I feel like you’ve significantly misrepresented the people who think AGI is 10-20 years away.
Two things you mention:
Notice that this a math problem, not an engineering problem...They’re sweeping all of the math work—all of the necessary algorithmic innovations—under the rug. As if that stuff will just fall into our lap, ready to copy into PyTorch.
But creative insights do not come on command. It’s not unheard of that a math problem remains open for 1000 years.
And with respect to scale maximialism, you write:
Some people say that we’ve already had the vast majority of the creative insights that are needed for AGI. For example, they argue that GPT-3 can be made into AGI with a little bit of tweaking and scaling...”But these can be solved with a layer of prompt engineering!” Give me a break. That’s obviously a brittle solution that does not address the underlying issues.

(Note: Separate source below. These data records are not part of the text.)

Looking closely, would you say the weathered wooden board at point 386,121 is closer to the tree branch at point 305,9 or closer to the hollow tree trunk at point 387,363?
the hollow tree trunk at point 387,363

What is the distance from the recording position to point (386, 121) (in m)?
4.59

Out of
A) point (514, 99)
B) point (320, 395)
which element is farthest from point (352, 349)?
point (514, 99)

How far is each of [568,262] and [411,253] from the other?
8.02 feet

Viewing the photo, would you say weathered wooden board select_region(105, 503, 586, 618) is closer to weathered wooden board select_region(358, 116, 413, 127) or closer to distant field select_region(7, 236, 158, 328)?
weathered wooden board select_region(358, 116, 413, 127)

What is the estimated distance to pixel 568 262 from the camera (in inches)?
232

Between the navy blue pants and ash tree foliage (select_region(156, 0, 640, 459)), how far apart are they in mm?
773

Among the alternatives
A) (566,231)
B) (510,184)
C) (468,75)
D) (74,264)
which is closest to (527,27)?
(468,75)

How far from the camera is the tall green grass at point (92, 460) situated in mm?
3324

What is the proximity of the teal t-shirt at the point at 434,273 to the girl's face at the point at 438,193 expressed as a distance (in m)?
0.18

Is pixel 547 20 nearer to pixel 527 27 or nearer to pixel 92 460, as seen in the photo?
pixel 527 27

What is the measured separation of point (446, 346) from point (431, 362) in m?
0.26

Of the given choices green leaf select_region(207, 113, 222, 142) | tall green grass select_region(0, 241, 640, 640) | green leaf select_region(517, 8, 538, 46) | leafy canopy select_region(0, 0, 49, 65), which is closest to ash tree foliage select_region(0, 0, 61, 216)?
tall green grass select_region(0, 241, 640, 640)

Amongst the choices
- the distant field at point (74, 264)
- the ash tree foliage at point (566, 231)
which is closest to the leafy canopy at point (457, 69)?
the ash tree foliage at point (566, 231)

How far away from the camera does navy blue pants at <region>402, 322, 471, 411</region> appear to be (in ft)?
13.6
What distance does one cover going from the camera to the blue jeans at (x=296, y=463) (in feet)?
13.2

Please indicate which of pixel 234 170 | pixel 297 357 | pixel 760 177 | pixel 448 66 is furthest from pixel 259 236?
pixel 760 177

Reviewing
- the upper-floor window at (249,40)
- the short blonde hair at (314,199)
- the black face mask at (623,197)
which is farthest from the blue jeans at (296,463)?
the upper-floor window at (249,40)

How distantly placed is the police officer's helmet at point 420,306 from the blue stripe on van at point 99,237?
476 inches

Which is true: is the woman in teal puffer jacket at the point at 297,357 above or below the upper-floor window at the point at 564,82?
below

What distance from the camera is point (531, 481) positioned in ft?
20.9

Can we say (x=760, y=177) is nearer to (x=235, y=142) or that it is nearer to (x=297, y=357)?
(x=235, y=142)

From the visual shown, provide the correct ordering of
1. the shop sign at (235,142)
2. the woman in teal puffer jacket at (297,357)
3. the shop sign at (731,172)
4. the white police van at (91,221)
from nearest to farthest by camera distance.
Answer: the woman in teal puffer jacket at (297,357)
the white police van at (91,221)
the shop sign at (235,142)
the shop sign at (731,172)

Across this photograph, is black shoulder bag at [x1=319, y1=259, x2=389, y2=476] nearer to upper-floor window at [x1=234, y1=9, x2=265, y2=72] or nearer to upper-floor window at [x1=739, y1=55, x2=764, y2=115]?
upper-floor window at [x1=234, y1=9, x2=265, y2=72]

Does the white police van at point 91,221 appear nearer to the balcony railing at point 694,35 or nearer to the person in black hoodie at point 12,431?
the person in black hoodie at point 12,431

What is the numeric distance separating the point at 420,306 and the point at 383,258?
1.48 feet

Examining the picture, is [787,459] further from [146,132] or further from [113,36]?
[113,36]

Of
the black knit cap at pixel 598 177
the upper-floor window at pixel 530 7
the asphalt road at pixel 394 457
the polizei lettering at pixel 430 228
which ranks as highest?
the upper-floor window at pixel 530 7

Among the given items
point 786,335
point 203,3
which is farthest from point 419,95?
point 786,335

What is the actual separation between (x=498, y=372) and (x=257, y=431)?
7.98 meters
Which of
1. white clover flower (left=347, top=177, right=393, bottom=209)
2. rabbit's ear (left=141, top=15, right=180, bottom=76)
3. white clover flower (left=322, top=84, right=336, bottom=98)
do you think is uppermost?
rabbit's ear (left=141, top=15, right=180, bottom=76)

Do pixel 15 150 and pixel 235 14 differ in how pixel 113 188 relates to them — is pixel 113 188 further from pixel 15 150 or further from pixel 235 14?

So—AGI is not (imo) a pure engineering problem as you define it, in a sense of “We have all the pieces, and just need to put them together”. Some people have suggested this, but a lot of sub-20-year timelines people don’t believe this. And I haven’t heard of anyone saying GPT-3 can be made into AGI with a bit of tweaking, scaling, and prompt engineering.
But I wouldn’t call it a math problem as you define it either, where we have no idea how to make progress and the problem is completely unsolvable until suddenly it isn’t. We have clearly made steady progress on deep learning, year after year, for at least the last decade. These include loads of algorithmic innovations which people went out and found, the same required innovations you claim we’re “sweeping under the rug”. We’re not sweeping them under the rug, we’re looking at the last ten years of progress and extrapolating it forward! We have solved problems that were thought impossible or highly intractable, like Go. We don’t know exactly how long the path is, but we can definitely look back and think there is a pretty solid probability we’re closer than we were last year. Maybe we need a paradigm shift to get AGI, and our current efforts will be dead ends. On the other hand, deep learning and transformers have both been paradigm shifts and they’ve happened in the last couple of decades—transformers are only a few years old. We could need two more paradigm shifts and still get them in the next 20 years.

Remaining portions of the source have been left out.